WRITTEN EXERCISE 1: Reproduce the listing verbatim, from the line containing "How far does the space" through the final line of the listing, both included.
#### QUOTED TEXT
Official binaries and source tarball are available at:
https://sourceforge.net/projects/libjpeg-turbo/files/1.5.3/

Significant changes relative to 1.5.2:

  1. Fixed a NullPointerException in the TurboJPEG Java wrapper that occurred when using the YUVImage constructor that creates an instance backed by separate image planes and allocates memory for the image planes.

  2. Fixed an issue whereby the Java version of TJUnitTest would fail when testing BufferedImage encoding/decoding on big endian systems.

  3. Fixed a segfault in djpeg that would occur if an output format other than PPM/PGM was selected along with the -crop option. The -crop option now works with the GIF and Targa formats as well (unfortunately, it cannot be made to work with the BMP and RLE formats due to the fact that those output engines write scanlines in bottom-up order.) djpeg will now exit gracefully if an output format other than PPM/PGM, GIF, or Targa is selected along with the -crop option.

  4. Fixed an issue (CVE-2017-15232) whereby jpeg_skip_scanlines() would segfault if color quantization was enabled.

  5. TJBench (both C and Java versions) will now display usage information if any command-line argument is unrecognized. This prevents the program from silently ignoring typos.

  6. Fixed an access violation in tjbench.exe (Windows) that occurred when the program was used to decompress an existing JPEG image.

  7. Fixed an ArrayIndexOutOfBoundsException in the TJExample Java program that occurred when attempting to decompress a JPEG image that had been compressed with 4:1:1 chrominance subsampling.

  8. Fixed an issue whereby, when using jpeg_skip_scanlines() to skip to the end of a single-scan (non-progressive) image, subsequent calls to jpeg_consume_input() would return JPEG_SUSPENDED rather than JPEG_REACHED_EOI.

  9. jpeg_crop_scanlines() now works correctly when decompressing grayscale JPEG images that were compressed with a sampling factor other than 1 (for instance, with cjpeg -grayscale -sample 2x2).

Assets 2

@dcommander dcommander released this Aug 9, 2017 · 313 commits to master since this release

Official binaries and source tarball are available at:
https://sourceforge.net/projects/libjpeg-turbo/files/1.5.2/

Significant changes relative to 1.5.1:

  1. Fixed a regression introduced by 1.5.1[7] that prevented libjpeg-turbo from building with Android NDK platforms prior to android-21 (5.0).

  2. Fixed a regression introduced by 1.5.1[1] that prevented the MIPS DSPR2 SIMD code in libjpeg-turbo from building.

  3. Fixed a regression introduced by 1.5 beta1[11] that prevented the Java version of TJBench from outputting any reference images (the -nowrite switch was accidentally enabled by default.)
########
#### RECORDS TO PROCESS
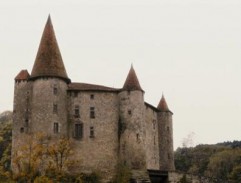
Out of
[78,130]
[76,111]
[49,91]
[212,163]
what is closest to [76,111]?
[76,111]

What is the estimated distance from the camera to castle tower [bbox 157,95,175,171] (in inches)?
3054

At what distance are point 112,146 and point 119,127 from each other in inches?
108

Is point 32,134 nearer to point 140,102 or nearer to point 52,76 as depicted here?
point 52,76

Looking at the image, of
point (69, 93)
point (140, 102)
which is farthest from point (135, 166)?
point (69, 93)

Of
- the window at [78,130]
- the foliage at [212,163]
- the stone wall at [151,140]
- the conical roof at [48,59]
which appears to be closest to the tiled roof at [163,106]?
the stone wall at [151,140]

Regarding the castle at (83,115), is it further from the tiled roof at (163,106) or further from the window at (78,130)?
the tiled roof at (163,106)

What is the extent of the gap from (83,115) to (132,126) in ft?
21.3

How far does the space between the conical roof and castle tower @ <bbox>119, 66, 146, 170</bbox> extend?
26.8 feet

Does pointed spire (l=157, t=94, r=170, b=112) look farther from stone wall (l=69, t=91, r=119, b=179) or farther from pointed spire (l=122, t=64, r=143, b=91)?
stone wall (l=69, t=91, r=119, b=179)

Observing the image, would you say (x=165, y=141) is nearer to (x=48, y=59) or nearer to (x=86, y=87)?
(x=86, y=87)

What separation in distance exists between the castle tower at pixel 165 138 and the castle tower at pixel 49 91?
58.8ft

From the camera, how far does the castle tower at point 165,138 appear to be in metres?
77.6

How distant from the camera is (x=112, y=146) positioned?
67.1 meters

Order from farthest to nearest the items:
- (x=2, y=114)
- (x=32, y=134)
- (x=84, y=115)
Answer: (x=2, y=114)
(x=84, y=115)
(x=32, y=134)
########
WRITTEN EXERCISE 2: In the release notes, which CVE identifier is given for the fix to jpeg_skip_scanlines() segfaulting when color quantization was enabled?

EXERCISE RESULT 1:
How far does the space between the conical roof and castle tower @ <bbox>119, 66, 146, 170</bbox> extend?
26.8 feet

Does pointed spire (l=157, t=94, r=170, b=112) look farther from stone wall (l=69, t=91, r=119, b=179) or farther from pointed spire (l=122, t=64, r=143, b=91)?
stone wall (l=69, t=91, r=119, b=179)

Observing the image, would you say (x=165, y=141) is nearer to (x=48, y=59) or nearer to (x=86, y=87)?
(x=86, y=87)

What separation in distance exists between the castle tower at pixel 165 138 and the castle tower at pixel 49 91?
58.8ft

From the camera, how far does the castle tower at point 165,138 appear to be in metres?
77.6

How distant from the camera is (x=112, y=146) positioned?
67.1 meters

Order from farthest to nearest the items:
- (x=2, y=114)
- (x=32, y=134)
- (x=84, y=115)
Answer: (x=2, y=114)
(x=84, y=115)
(x=32, y=134)

EXERCISE RESULT 2: CVE-2017-15232